# DDR4 Unterschied zwischen 2133MHz und 2400MHz



## Lost-Wolf (14. November 2015)

Da mindfactory genau kurz vor meiner Bestellung den HyperX Furry DDR4-2400er RAM um 15€ im Preis angehoben hat, wollte ich mal fragen ob man da einen merklichen Unterschied zum langsameren mit 2133MHz merkt?
Immerhin zurzeit ein Preis Unterschied von über 14€, was mir 1fps mehr nicht Wert ist.


----------



## Incredible Alk (14. November 2015)

Einen "merklichen Unterschied" gibts beim Spielen nicht mal zwischen DDR4-2133 und DDR4-3200.
Speicher für Skylake: DDR3-1.333 bis DDR4-3.000 im Vergleich (Seite 3) - ComputerBase


----------



## Lost-Wolf (14. November 2015)

Da ist ja auf einem Asus Board bei WinRAR ja sogar der langsamere RAM schneller...


----------



## Incredible Alk (14. November 2015)

Ram besteht nicht nur aus Taktrate. Auch die ganzen Latenzen und auch ob der RAM Single-ranked oder Double-ranked ist spielt eine große Rolle. Es kann durchaus passieren, dass beispielsweise guter 1866er RAM schneller ist als billiger 2800er.
Extrembeispiel:
http://extreme.pcgameshardware.de/a...peicher-thread-inkl-langzeittest-720p-sli.png


----------



## DKK007 (14. November 2015)

Laut dem CB-Test, hatte das gewählte Board auch einen deutlich größeren Einfluss als der erhöhte RAM-Takt.


----------



## IluBabe (14. November 2015)

★ ★ ★ ★

◆ ARBEITSAUFTRAG:
Schreibe den Forenthread zum Unterschied zwischen DDR4-2133 und DDR4-2400 weiter und beginne mit dem Beitrag von IluBabe.

◆ BEREITGESTELLTE DATEN:
★ ★ ★ ★

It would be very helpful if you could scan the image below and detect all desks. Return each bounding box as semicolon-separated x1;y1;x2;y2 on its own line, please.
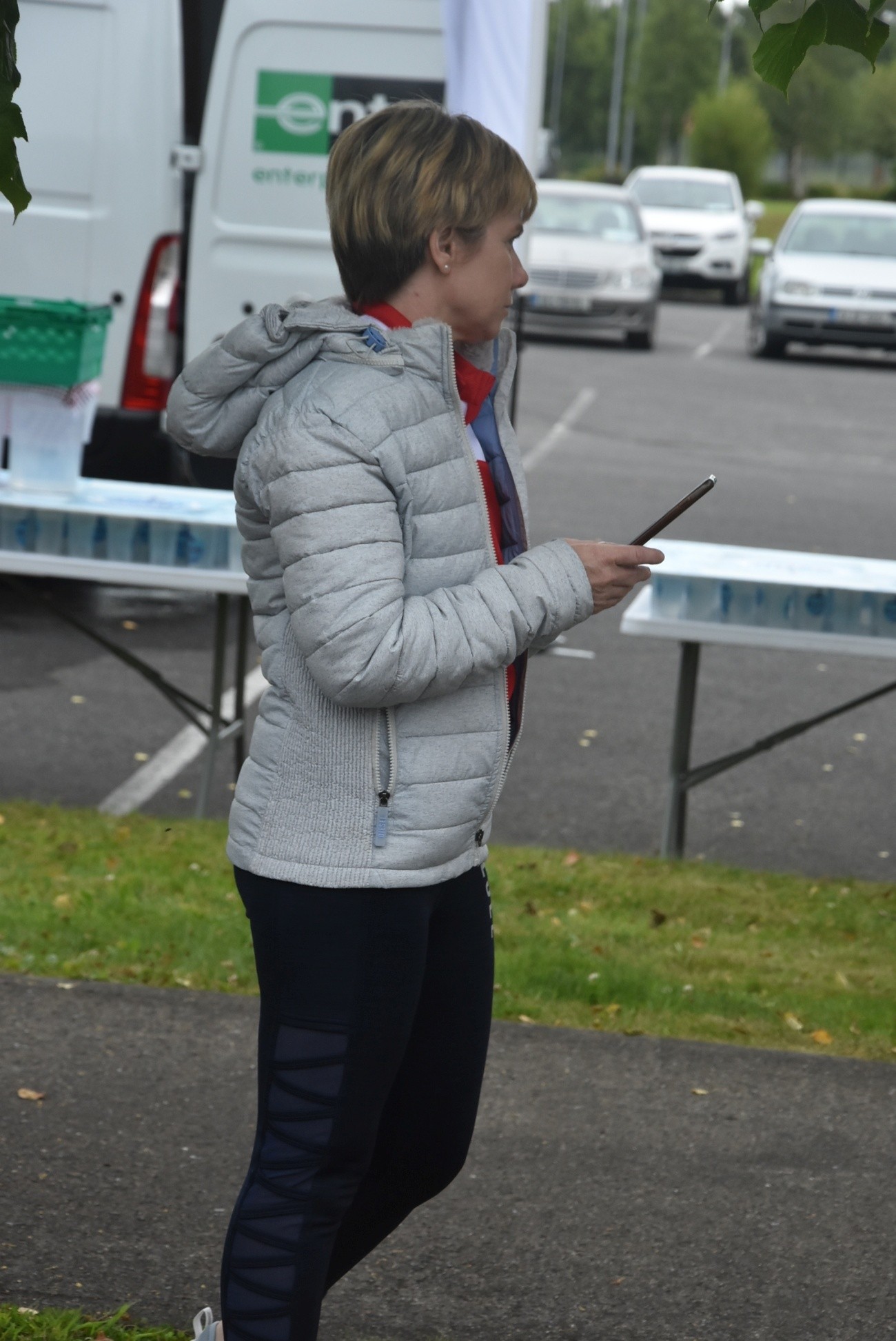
620;584;896;861
0;525;250;819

★ ★ ★ ★

◆ ANTWORT:
Bei den Spielen die es nutzen können ist das der Unterschied zwischen ner GTX 970 und ner 980 oder ner Fury und ner Nano oder eben zwischen ner Stock karte und einer die man "vor-übertaktet" kauft von einem Dritthersteller. Also so ähnlich. Oder wie auch immer man es ausdrücken mag (DDR4 Memory Scaling on Intel Z170 - Finding The Best DDR4 Memory Kit Speed - Page 5 of 6 - Legit ReviewsMetro Last Light*and GTA V). Das der Unterschied also nicht merklich ist, wie erklärt ist eine relativierende Behauptung, die nur zustande kommt, weil über alles betrachtet eben es auch Spiele und Anwendungen gibt die davon nichts haben, was halt die Kehrseite darstellt. Wenn man keinen Unterschied ermessen kann dann sind 14 Euro sicher nichts was man ausgeben sollte. Musst du halt selbst entscheiden. Immerhin kaufst du dir wohl gerade nen Unterbau der gut und gern 3-5 Jahre halten mag. Was da an Spielen auf den Markt kommt, und ob die davon etwas haben kannst du nur selber abschätzen.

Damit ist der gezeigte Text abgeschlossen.